Another thread of evaluation was on whether the bugs that do exist in the final code was introduced by the human or suggested by the LLM Model. It was noted that the rate at which vulnerabilities are introduced by the LLM model is very similar to the rate at which humans introduce insecure vulnerable code.

Discussion

  • The paper in general sheds a positive light on the whole domain of LLM based code suggestion models and shows that it actually benefits the user in terms of both functionality and security.
  • Another point that was emphasized and discussed right from the beginning of the presentation is that there is no actual measure for an acceptable number of bugs. Furthermore, having zero bugs is not really the priority or the goal of the paper as this is impractical. The goal of the paper is for the LLM models to be compared against the existing technologies and tools in this domain to ensure that it doesn’t do more harm and improves productivity and/or security. If the model generates lesser bugs than humans then it can be considered as a valuable addition. This is the same philosophy followed in fields like autonomous vehicle were the goal is not to have zero accidents but to have lesser accidents than humans.
  • Another question is whether an increase in efficiency and productivity would justify a slight increase in the number of bugs/vulnerabilities? Even if it might justify, the issue there would be to find out the right balance between the both and setting the correct thresholds to achieve this.
  • The paper uses bugs per Lines of Code as the metric but it is not really the ideal metric as lines of code doesn’t necessarily translate to complexity. Moreover it was observed that Assisted coding produced more lines of code than the control group which would immediately indicate a drop in the bugs per Lines of Code even though both programs were achieving the same goal. A different metric would be needed to determine the density of bugs in a program.

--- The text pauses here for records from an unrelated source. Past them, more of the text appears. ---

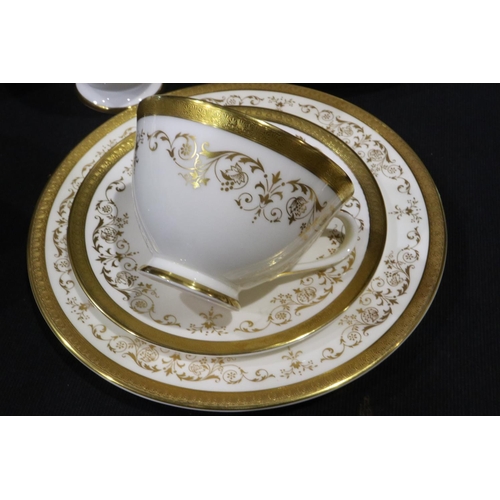 305 - Royal Doulton tea and dinnerware in the Belmont pattern of thirty nine pieces, very light use marks.... 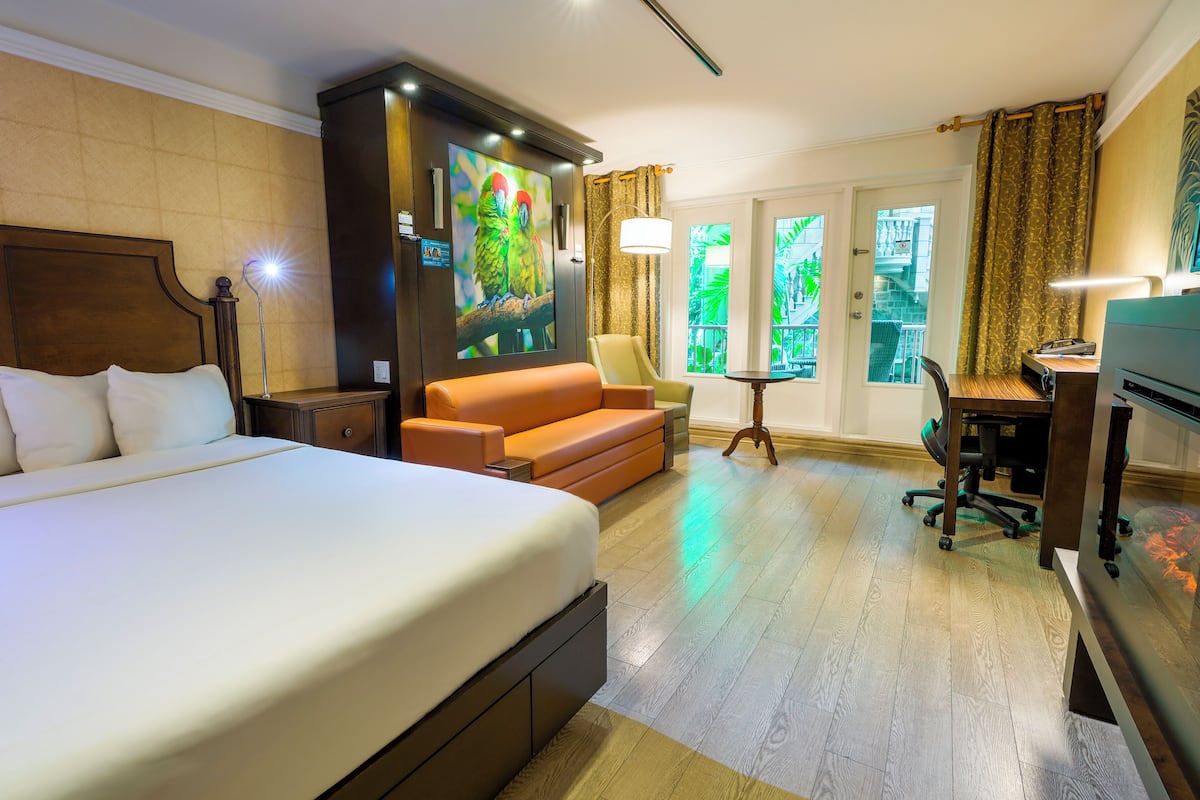 A hotel room with a large bed, a sofa, a desk with a computer, and a window with a view of greenery.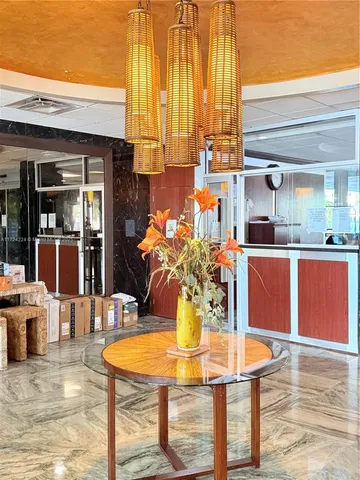 a dining table with chairs and a table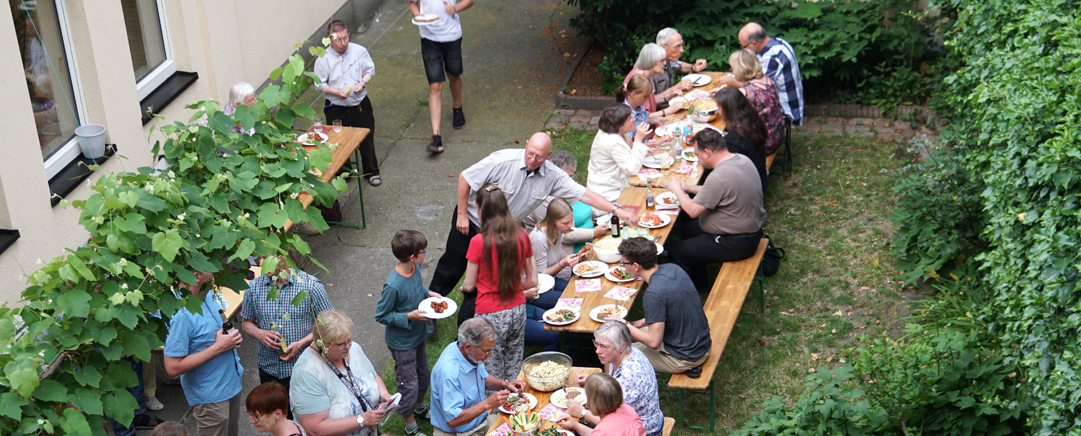 Viele Menschen essen gemeinsam an großem Tisch draußen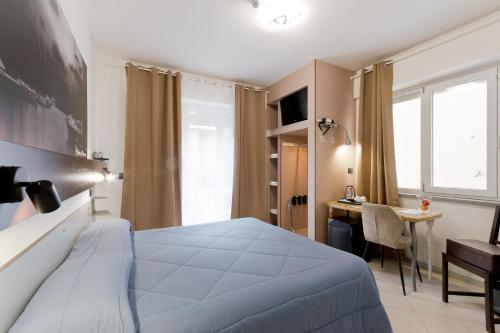a hotel room with a bed and a desk and a window at Bella Pescara B&B in Pescara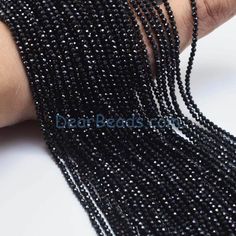 black seed beads on a woman's arm, close up shot with focus on the beading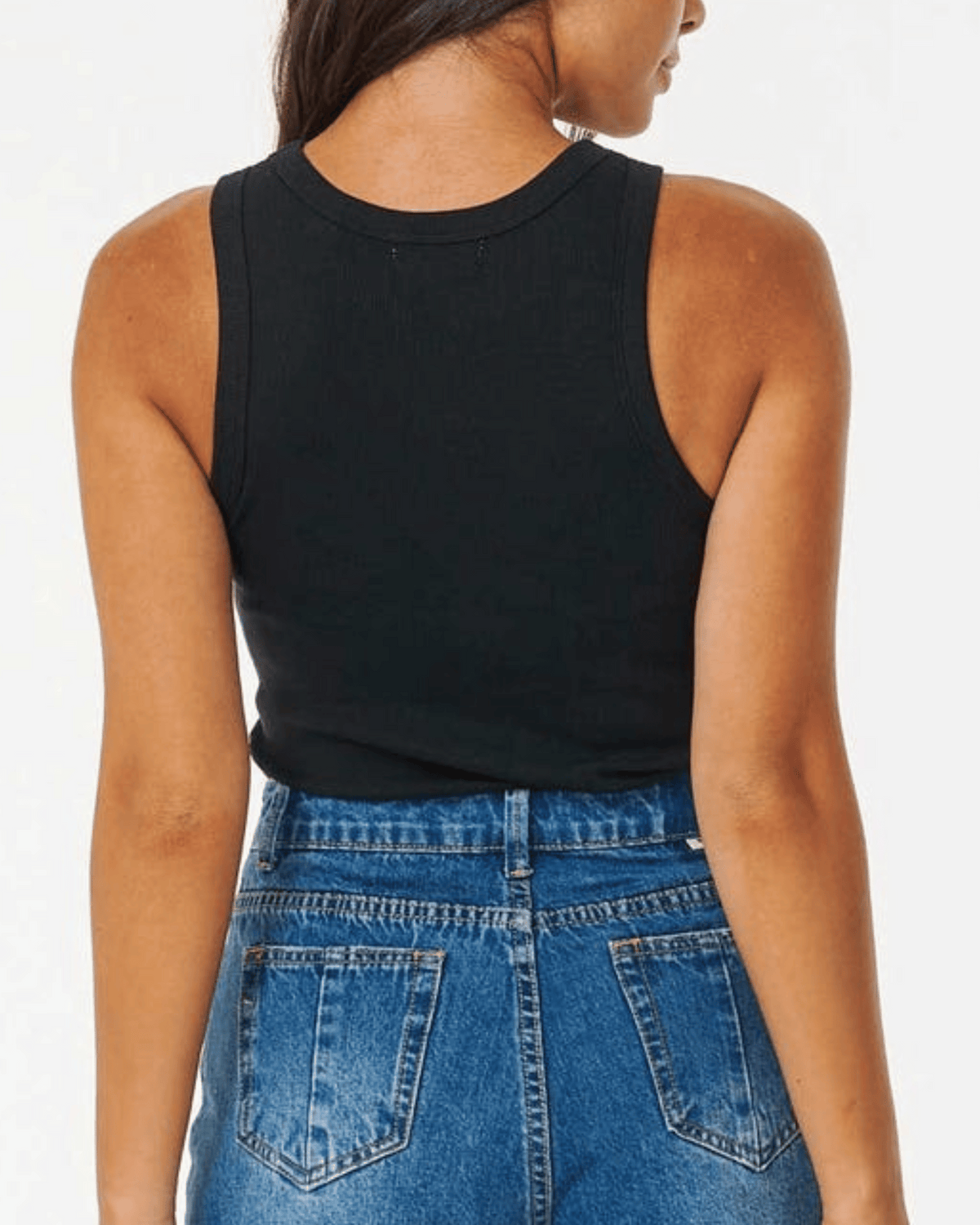 A woman with long brown hair is shown from the back, wearing a black Rip Curl Classic Ribbed Tank and high-waisted blue jeans.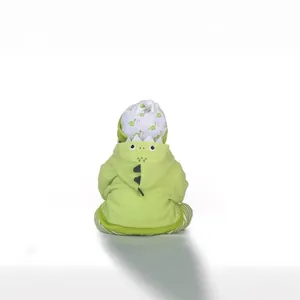 Green fleece baby dinosaur hoodie and hat set with 3D fins on white background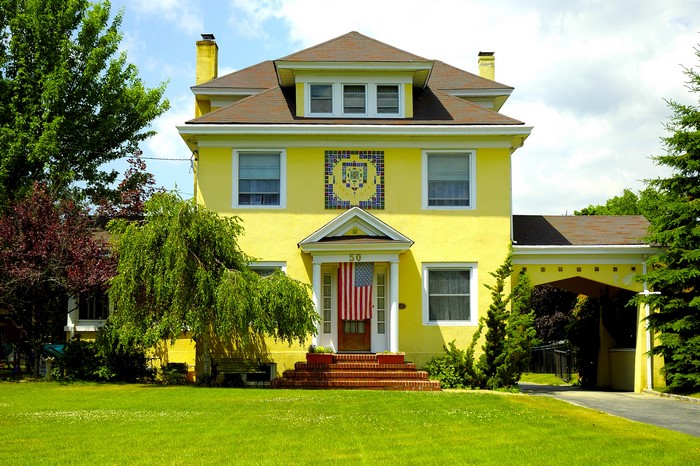 Yellow house with American flag and trees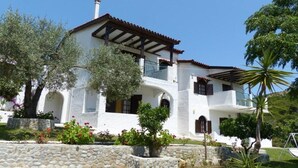 Un edificio blanco de dos pisos con tejado de tejas, paredes de piedra y balcones.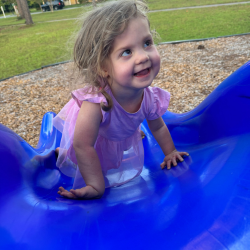 Young girl with CHARGE syndrome looks up smiling from the bottom of a slide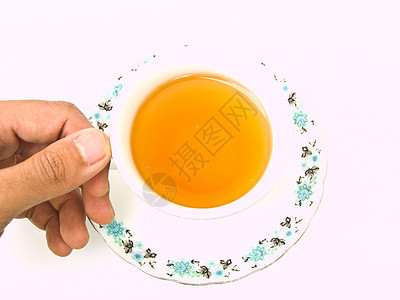 用手握着的茶杯 用花纹 将它与Whit隔离开来玻璃饮料盘子花朵白色草本早餐液体棕色杯子图片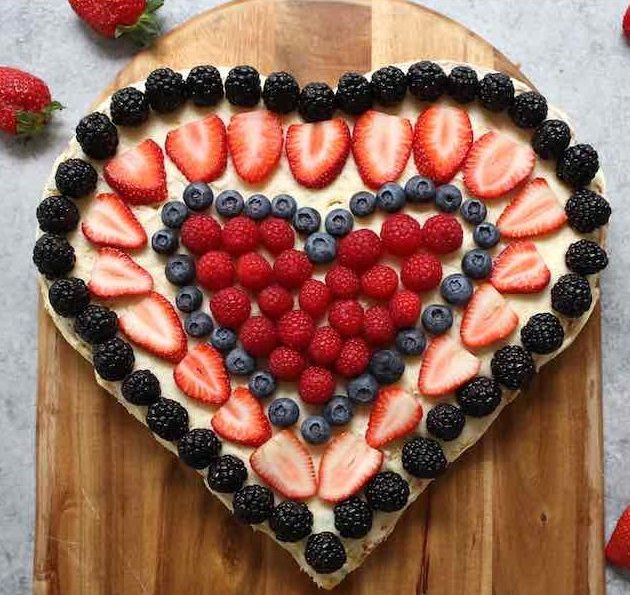 A Heart-shaped cake with fresh berries for a special occasion like Valentine's Day and Mothers Day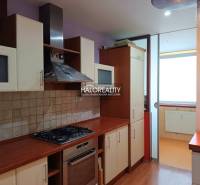 Garzonlakás konyhája gáztűzhellyel és üvegszekrényekkel.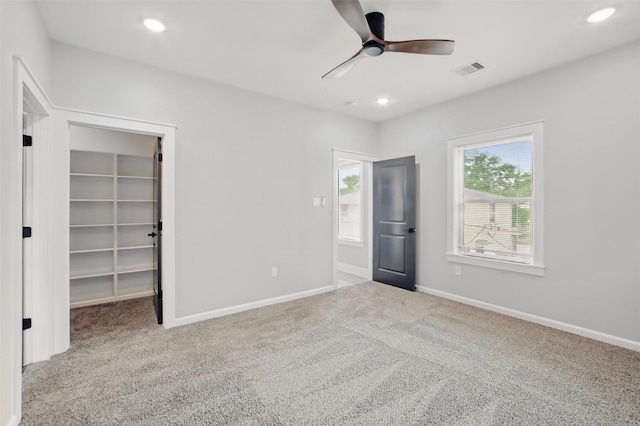 4719 Mallow St, Houston, TX 77033 - unfurnished bedroom featuring carpet, a walk in closet, recessed lighting, and a ceiling fan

  • Bugs and vulnerabilities were used interchangeably in the presentation and hence the difference between these terms were discussed. Bugs are faults that causes the program to function in ways that was not expected or intended. Vulnerabilities on the other hand are bugs that can be exploited specifically with malicious intentions.
  • Another interesting terminology was Trusted codebase. Every code that is built by a programmer is on top of certain assumptions, specifically on certain programs to function properly without the need of consideration from the programmer. For example, trusting that the operating system, the libraries you use, etc is going to function the way it is intended to perform.
  • The methodology for this paper is observably different from the ones that were presented in class in the beginning. This is mainly because humans are involved in the research study, with the field being dependent on the prompts and comments provided to the models. In general, research in the field of LLM would involve humans which is unlike most other fields in Computer Science (except for fields like Human Interaction Research).
  • Adding on to the point above, it can also be seen that the narrative around LLM models are changing with the initial opinion being negative whereas nowadays it is being shown in a more positive light. This can be again attributed to the human involvement in the field, with humans getting progressively better at using LLM models in a more productive way and achieve better results.
  • Another point of discussion was fuzzers and their place in security testing. Fuzzing is where input is randomized (based on certain guidelines and strategies) and fed through the inputs to a program. This can be in the form of command line arguments, file reads, etc. However there can also be implicit inputs that a program’s function depends on such as the environment the program is in, the operating system, etc. In the field of autonomous programs like malware it is this kind of fuzzing that becomes more important where the versions of operating system, the system language, region etc are the implicit inputs that are fuzzed.